Which is why, on Monday, Mr. Francoeur's brutally honest wrap-up on the just-completed Cancun climate change conference caught my eye:

"The Cancun agreement will eventually be recognized as the decisive turning point when all countries - small and large, rich and poor - responded to the imperative of de-carbonizing their economies in order to reduce greenhouse gases generated by human activity. Not all at the same speed, but all in the same boat, rowing together as much as possible. Environmental groups won't admit it: As with UN officials, they dreamed in ten years of joining together the 'parallel tracks' of Kyoto and the Convention that the United States was proposing. Nor will they acknowledge - other than perhaps grudgingly - that it was the insistence of 'foot-dragging' countries like the U.S., Japan, Canada and others in the umbrella group, who threatened to drop out of the process, that brought about the unexpected unity at Cancun."

On Friday, writing in the Independent - a paper that has virtually campaigned on the issue of climate change - Michael McCarthy penned some equally disarming words for those on the other side of this often polarized debate:

If you are a climate sceptic and you do not think global warming is real, man-made and a mortal threat to us, which must be tackled …Cancun was all a waste of time and money, a giant and fatuous junket in the sun for government officials and ministers. Discussion may also be limited if climate change seems so far in the future that it is no concern of yours, and it may be difficult if you feel that addressing climate change is going to be prohibitively expensive. … But consider: who does think that it is real, man-made and a mortal threat which must be urgently addressed, as detailed in the most recent report of the UN's Intergovernmental Panel on Climate Change (IPCC)? The answer: all the governments of the world.

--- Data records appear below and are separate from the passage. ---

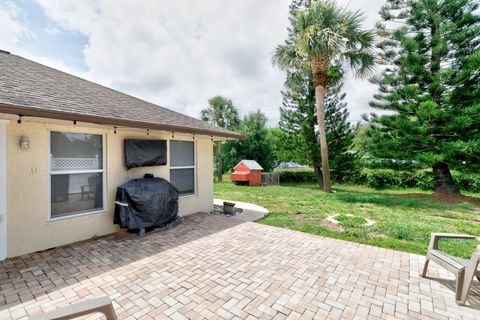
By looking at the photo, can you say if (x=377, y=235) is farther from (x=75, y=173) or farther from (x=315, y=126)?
(x=315, y=126)

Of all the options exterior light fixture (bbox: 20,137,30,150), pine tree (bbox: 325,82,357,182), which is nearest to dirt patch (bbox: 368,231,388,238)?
exterior light fixture (bbox: 20,137,30,150)

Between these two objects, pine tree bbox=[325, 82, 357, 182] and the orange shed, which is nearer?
pine tree bbox=[325, 82, 357, 182]

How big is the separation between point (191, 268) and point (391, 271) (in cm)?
314

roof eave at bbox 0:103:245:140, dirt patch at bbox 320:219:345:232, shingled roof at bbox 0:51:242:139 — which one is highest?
shingled roof at bbox 0:51:242:139

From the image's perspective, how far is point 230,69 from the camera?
42.4 ft

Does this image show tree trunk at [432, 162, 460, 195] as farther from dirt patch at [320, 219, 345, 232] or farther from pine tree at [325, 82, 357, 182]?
dirt patch at [320, 219, 345, 232]

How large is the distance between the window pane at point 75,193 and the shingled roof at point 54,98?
1.36 m

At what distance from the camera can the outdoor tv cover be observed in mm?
5262

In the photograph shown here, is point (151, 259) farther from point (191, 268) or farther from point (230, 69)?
point (230, 69)

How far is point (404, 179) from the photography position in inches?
576

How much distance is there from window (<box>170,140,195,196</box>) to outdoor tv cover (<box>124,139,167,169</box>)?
49cm

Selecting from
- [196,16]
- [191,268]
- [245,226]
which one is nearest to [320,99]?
[196,16]

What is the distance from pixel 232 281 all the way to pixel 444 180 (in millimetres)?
12891

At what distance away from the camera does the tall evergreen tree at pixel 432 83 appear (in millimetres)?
9820
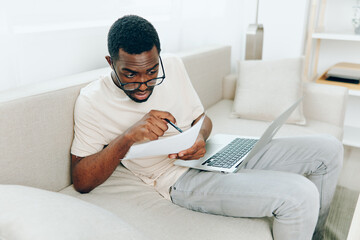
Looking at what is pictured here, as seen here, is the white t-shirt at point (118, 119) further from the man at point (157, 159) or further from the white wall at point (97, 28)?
the white wall at point (97, 28)

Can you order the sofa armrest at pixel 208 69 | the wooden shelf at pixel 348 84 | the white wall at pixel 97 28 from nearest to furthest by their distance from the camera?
the white wall at pixel 97 28
the sofa armrest at pixel 208 69
the wooden shelf at pixel 348 84

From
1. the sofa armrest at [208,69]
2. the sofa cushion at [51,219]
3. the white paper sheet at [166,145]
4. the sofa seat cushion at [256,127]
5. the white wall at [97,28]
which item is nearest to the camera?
the sofa cushion at [51,219]

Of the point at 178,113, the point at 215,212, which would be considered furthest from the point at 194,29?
the point at 215,212

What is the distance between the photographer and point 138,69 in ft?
3.45

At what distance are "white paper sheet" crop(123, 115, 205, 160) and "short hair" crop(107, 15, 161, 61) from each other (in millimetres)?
292

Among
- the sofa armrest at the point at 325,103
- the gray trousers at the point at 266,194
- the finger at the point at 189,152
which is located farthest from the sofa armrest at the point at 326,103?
the finger at the point at 189,152

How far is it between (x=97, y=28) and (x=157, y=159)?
721 mm

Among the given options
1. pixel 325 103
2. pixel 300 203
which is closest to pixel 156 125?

The synthesis of the IPCC's fourth report was endorsed at a meeting in Valencia on 17 November 2007, without qualification, by every government, including the administration of George W Bush, the US President and climate sceptic supreme (even he could not find the scientists to rubbish it) and since then, despite the tiny handful of errors dug out from the report's 2,500 pages and trumpeted by the sceptic lobby, no government has resiled from its endorsement.

So what do you say to that if you're a sceptic? That you're the one walking in step, while all the governments of the world have got it wrong? That's what they used to say about flying saucers. If we accept, then, the warming threat as real, man-made and urgent, what are we to do about it? The only thing we can do is cut the emissions of the greenhouse gases, principally carbon dioxide, which are causing it. How do we do that? Let everybody do as much or as little as they want, if they want? Or try to do it together in an organised, fair and scientifically appropriate way? There can surely be little argument that the latter course is preferable and that, in fact, is what has been happening since the signing of the UN's Climate Convention in 1992.

What is hardly appreciated at all, however, is just how maddeningly, exhaustively and impossibly difficult this process, the UN multilateral climate change negotiating process, really is. It is the most complex negotiation in human history, far overshadowing other such interchanges in its convolution. Congress of Vienna? Kid's stuff. Treaty of Versailles? Piece of cake, by comparison.

Here you have 194 countries all with vastly different domestic agendas and pressures, all with widely-diverging self-interests, who might have trouble agreeing on the colour of an orange, and you're asking them to shelve all that and sing from the same, vastly complicated song sheet. It is barely conceivable that it can be done at all, and in Copenhagen last year, essentially because of an argument between rich and poor countries about who should take on what, it fell apart.

Cancun put it back together. …There are now pledges to cut carbon emissions from all the major countries in the world, as part of the UN process. They're nothing like sufficient to halt the warming at the danger zone of 2C above the pre-industrial level - keep your hair on, we all know that, they only go about 60 per cent of the way - but they're there now, and they will be improved on.